YOUR GOAL: Can you retype only the lines from the one with "Which entry among" through the final line of the material, exactly as given?
Begin GIVEN DATA
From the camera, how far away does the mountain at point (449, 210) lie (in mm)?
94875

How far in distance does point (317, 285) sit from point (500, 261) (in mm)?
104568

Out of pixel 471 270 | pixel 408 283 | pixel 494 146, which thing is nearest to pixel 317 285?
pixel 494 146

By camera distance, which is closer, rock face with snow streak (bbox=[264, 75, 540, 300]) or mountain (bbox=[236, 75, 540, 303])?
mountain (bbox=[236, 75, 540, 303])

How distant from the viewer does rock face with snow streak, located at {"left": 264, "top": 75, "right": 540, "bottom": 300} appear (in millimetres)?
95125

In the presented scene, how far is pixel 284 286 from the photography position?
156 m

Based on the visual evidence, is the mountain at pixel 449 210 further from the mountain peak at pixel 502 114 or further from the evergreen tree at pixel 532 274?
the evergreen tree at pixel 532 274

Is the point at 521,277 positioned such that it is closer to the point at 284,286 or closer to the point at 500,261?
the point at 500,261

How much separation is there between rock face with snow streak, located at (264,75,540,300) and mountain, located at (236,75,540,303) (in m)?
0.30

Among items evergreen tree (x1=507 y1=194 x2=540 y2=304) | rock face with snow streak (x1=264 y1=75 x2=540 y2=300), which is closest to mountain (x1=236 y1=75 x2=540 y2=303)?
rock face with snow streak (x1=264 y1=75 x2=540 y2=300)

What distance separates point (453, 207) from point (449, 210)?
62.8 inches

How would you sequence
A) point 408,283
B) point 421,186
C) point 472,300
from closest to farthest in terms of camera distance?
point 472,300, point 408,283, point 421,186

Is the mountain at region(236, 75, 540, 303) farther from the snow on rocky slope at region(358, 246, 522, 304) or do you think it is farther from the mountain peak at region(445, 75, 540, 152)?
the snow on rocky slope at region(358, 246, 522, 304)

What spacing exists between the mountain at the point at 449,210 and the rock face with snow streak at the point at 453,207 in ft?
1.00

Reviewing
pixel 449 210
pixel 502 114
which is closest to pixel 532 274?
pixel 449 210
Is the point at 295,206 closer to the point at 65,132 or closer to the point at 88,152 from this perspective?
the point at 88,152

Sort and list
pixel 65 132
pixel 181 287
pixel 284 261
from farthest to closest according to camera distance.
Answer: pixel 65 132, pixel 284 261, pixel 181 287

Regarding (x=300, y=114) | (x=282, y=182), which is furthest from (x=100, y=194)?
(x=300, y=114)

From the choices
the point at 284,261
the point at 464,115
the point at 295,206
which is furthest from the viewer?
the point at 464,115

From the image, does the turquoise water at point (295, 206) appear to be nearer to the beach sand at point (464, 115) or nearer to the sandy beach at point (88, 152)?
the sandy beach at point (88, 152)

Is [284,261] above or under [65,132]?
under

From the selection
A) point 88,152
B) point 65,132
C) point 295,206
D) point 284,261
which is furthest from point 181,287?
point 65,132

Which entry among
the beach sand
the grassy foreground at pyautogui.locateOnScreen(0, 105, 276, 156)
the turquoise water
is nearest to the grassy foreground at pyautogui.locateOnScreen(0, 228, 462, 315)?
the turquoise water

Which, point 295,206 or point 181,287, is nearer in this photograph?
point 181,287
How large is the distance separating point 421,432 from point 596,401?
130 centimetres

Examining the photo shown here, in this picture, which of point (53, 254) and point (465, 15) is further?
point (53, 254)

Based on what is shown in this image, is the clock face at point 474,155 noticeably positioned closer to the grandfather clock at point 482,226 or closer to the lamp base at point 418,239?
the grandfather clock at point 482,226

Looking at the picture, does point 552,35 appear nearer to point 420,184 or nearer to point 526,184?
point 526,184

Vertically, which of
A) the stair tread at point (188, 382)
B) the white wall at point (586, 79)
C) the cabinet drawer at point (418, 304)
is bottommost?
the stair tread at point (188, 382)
End GIVEN DATA
FINISHED ANSWER:
Which entry among
the beach sand
the grassy foreground at pyautogui.locateOnScreen(0, 105, 276, 156)
the turquoise water
is nearest to the grassy foreground at pyautogui.locateOnScreen(0, 228, 462, 315)?
the turquoise water

Which, point 295,206 or point 181,287, is nearer in this photograph?
point 181,287
How large is the distance separating point 421,432 from point 596,401?
130 centimetres

Examining the photo shown here, in this picture, which of point (53, 254) and point (465, 15) is further?
point (53, 254)

Based on what is shown in this image, is the clock face at point 474,155 noticeably positioned closer to the grandfather clock at point 482,226 or closer to the lamp base at point 418,239?
the grandfather clock at point 482,226

Looking at the picture, does point 552,35 appear nearer to point 420,184 or nearer to point 526,184?
point 526,184

Vertically, which of
A) the stair tread at point (188, 382)
B) the white wall at point (586, 79)
C) the cabinet drawer at point (418, 304)
is bottommost?
the stair tread at point (188, 382)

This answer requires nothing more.